Ieri
finalmente ho finito di vedere tutta la serie “True detective” che avevo
registrato proprio per godermela tutta di seguito, una sera dopo l’altra, senza
dover aspettare una settimana. E’ una serie bellissima (del resto non si
vincono 5 Premi Emmy per caso) ed estremamente inquietante, ambientata in
quella Louisiana paludosa e misteriosa che ti fa venire i brividi solo a
vederla in tv. Figurati a viverci. Io ci sono passata tanti anni fa, metà Anni
80, in macchina, in vacanza, e la sensazione che fosse una terra strana e
ambigua ce l'ho avuta, eccome! Una terra dove l’anima colorata e gioiosa di New
Orleans è sempre velata da un’ombra cupa che strizza l’occhio ai riti voodoo,
alla magia nera, alla superstizione; dove
Bourbon Street è piena di turisti come via del Corso il 22 dicembre, ma appena
ti allontani un po’ da quel chiasso creato ad arte, ti sembra di entrare in un
vortice nero da cui non c’è ritorno. Sembra che il fiume Mississippi, imperioso
e immenso, ti risucchi e ti divori. Le persone spariscono, ma nessuno se ne
preoccupa.

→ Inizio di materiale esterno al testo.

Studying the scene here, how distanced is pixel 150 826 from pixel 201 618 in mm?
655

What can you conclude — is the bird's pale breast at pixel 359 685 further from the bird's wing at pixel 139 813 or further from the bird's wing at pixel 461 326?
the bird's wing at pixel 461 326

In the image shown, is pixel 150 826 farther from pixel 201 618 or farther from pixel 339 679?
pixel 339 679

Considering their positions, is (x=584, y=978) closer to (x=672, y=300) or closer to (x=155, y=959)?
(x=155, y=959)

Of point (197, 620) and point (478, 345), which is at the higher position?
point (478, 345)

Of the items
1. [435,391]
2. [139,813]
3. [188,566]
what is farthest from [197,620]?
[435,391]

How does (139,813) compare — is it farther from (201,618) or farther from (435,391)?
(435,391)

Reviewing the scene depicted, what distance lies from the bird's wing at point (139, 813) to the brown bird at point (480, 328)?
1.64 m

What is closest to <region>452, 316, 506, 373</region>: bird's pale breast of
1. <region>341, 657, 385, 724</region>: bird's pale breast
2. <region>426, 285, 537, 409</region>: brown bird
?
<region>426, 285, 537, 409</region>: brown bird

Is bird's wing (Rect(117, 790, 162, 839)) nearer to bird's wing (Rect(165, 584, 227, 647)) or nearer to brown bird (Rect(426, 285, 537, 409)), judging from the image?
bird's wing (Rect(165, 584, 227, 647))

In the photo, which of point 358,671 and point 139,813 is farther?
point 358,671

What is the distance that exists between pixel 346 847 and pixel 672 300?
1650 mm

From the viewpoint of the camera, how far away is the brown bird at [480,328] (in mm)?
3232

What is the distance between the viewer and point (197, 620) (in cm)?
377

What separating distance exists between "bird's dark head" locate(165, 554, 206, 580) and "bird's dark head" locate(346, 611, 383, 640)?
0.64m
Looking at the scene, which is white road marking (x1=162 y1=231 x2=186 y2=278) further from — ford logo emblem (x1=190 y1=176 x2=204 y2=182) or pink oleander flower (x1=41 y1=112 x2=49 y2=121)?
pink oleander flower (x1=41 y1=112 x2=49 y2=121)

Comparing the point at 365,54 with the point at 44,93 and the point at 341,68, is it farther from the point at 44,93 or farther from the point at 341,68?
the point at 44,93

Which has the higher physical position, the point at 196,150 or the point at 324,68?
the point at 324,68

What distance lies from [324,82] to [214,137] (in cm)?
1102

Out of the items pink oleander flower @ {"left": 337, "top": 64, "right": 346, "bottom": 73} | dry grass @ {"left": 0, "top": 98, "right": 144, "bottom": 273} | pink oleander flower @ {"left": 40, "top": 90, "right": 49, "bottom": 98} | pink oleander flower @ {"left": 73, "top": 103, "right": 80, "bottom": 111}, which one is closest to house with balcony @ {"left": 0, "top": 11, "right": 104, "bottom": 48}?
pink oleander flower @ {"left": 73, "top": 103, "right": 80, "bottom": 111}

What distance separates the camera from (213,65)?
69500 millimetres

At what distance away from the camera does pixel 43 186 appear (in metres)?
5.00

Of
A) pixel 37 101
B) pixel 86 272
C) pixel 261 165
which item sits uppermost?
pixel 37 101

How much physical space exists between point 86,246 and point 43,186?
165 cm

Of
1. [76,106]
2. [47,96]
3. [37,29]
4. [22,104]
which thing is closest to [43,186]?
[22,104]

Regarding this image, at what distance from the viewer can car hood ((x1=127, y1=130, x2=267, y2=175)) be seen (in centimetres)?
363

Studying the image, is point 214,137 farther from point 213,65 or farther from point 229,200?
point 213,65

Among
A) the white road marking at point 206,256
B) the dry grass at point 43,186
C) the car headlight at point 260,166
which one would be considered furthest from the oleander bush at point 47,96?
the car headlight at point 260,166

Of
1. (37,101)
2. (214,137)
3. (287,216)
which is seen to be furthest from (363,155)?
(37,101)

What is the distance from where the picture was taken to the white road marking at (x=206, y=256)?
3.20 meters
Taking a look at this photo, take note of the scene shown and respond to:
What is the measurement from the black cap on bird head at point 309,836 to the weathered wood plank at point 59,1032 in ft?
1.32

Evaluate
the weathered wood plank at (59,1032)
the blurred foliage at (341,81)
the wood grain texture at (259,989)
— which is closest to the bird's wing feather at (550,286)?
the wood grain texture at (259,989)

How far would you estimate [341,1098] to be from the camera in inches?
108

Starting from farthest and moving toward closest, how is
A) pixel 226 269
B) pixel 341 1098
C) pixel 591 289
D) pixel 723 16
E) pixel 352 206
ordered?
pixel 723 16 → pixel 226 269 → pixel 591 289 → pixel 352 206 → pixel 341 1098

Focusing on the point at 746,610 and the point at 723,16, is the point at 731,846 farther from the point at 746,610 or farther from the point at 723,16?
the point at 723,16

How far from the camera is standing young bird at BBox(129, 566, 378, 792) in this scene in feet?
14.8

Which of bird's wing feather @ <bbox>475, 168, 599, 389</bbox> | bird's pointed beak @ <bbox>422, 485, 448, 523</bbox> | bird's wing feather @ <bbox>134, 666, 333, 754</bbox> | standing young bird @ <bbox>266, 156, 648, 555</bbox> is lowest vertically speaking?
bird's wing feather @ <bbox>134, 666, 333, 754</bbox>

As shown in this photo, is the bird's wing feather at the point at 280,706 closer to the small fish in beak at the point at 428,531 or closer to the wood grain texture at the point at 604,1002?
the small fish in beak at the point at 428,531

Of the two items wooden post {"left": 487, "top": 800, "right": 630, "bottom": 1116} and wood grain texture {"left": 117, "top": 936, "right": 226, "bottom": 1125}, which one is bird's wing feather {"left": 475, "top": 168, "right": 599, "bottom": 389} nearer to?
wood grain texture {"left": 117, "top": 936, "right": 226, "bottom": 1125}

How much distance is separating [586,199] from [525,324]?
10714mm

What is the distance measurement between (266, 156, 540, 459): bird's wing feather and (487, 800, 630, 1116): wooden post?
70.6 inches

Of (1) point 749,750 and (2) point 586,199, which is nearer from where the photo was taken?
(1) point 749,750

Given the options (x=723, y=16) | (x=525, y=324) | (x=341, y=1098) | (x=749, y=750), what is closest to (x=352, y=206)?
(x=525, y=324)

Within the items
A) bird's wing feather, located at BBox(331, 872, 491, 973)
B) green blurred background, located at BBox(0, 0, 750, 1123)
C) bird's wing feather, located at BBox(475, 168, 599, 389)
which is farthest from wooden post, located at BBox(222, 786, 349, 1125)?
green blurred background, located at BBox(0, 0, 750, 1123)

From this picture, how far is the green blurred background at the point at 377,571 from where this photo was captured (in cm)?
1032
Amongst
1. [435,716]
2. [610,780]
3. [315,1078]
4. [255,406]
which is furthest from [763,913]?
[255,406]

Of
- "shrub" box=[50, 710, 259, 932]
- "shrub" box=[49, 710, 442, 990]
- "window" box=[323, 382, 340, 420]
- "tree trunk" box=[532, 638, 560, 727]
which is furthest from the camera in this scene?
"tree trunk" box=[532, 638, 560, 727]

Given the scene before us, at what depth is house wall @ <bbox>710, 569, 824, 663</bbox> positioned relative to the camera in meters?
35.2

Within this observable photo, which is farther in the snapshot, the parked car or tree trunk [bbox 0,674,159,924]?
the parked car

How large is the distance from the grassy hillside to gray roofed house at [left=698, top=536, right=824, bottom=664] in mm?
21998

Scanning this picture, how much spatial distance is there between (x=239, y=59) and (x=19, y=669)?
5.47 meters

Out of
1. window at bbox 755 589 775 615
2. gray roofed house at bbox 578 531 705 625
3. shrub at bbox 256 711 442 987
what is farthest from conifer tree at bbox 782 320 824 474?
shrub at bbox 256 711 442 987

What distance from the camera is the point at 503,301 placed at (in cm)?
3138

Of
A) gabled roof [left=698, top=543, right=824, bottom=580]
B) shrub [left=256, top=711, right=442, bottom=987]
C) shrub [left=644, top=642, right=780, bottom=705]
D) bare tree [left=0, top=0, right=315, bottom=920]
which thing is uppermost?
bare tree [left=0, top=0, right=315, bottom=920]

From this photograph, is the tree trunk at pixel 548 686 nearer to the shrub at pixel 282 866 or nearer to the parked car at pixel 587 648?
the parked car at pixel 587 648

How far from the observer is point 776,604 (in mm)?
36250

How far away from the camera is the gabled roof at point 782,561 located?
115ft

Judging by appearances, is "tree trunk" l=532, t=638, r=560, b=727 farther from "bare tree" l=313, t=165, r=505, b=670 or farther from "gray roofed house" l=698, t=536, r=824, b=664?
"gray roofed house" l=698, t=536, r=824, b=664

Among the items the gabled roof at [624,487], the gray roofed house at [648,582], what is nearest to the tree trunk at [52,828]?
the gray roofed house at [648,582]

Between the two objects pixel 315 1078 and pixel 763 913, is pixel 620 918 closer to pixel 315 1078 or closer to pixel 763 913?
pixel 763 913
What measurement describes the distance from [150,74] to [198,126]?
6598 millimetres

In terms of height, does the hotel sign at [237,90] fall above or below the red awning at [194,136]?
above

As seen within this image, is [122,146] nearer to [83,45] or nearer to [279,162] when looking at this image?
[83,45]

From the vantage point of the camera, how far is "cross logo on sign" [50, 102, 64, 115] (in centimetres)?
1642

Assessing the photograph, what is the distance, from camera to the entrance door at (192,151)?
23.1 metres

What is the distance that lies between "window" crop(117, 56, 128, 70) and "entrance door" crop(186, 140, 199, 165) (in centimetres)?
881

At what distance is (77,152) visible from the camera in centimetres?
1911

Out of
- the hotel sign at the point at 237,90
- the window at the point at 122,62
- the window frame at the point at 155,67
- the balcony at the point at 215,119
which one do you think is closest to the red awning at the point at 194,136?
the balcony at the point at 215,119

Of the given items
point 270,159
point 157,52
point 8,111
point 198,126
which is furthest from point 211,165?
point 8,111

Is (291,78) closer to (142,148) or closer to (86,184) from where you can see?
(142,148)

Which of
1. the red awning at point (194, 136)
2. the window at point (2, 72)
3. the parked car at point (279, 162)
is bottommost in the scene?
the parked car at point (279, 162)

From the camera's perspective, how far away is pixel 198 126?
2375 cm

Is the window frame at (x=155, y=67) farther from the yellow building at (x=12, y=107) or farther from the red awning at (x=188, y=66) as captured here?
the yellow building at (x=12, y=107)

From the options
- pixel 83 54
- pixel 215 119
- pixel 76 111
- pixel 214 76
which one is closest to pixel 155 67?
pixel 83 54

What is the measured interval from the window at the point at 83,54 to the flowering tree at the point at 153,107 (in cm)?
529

Tutti ti promettono grande fortuna, tutti vogliono leggerti la mano,
tutti vogliono offrirti qualcosa. E siamo a New Orleans. Appena esci da quel
gran carnevale ti ritrovi nelle paludi, ancora più misteriose, che caratterizzano
tutto lo Stato e vedendo quei cimiteri con le tombe che sovrastano la terra, anziché
essere interrate, i brividi sono ancora più gelidi lungo la tua schiena. Nel
frattempo hai incontrato chiesette, tende, garages, capannoni, ognuno con un
cartello che ti dice Jesus loves you, The Lord is the answer, There is only
Jesus, e via così. E tu che vieni dal centro della Cristianità non capisci come
possano esserci tante congregazioni diverse per un unico Dio. Perfino le
stazioni radio e quelle televisive hanno i loro predicatori che predicano tutto
il giorno, gridano che il diavolo è tra di noi, il peccato sempre in agguato e
che l’unica via di salvezza è il pentimento, perché Jesus loves us.. Allora
cominci a capire perché ci sono anche tante sette sataniche, tanti riti voodoo,
tanta cupezza, tanto mistero. Sembra quasi una sfida: l’eterno conflitto, tra
bene e male, Eros e Tanatos, amore e morte che solo in queste paludi si
intersecano e si avviluppano l’una con l’altra. Chi avrà la meglio, il bene o
il male, l’amore o la morte, Dio o Satana? Ecco “True detective” è riuscito a
rendere esattamente tutto questo attraverso una storia fatta di continui cambi
di tempo: presente e passato si alternano continuamente e più la vicenda va
avanti, più diventa inquietante. Più è misteriosa, più – paradossalmente – ti
chiarisce le idee su tante cose e ti fa conoscere meglio quel paese. E più
capisci, più non riesci più a staccare gli occhi dallo schermo e il sedere dal
divano, e vorresti che non finisse più, anche perché Woody Harrelson e Matthew
McConaughey sono straordinari nei loro ruoli.
Il
monologo finale è un capolavoro di
recitazione da parte di McConaughey, che lo eleva ai livelli di Sean Penn (a
mio modestissimo parere il miglior attore in circolazione oggi), un eccellente
esempio di come si scrive una sceneggiatura (opera di Nic Pizzolatto), una
scena struggente che ti fa luccicare gli occhi ma anche capire che ci sarà un
seguito. E’ un pezzo di grandissimo cinema (anche se stiamo parlando di una
serie televisiva) che andrebbe fatto vedere e studiare a tutti quelli che in
Italia vogliono “fare cinema”, a tutti quelli che si riempiono la bocca dicendo
“io lavoro nel cinema”, “io sono un attore”, “io scrivo per il cinema”. Ecco,
cominciate a vedere, rivedere, rivedere, e poi rivedere ancora quest’ultima
scena. Anche solo questa, con Woody Harrelson che ascolta Matthew McConaughey.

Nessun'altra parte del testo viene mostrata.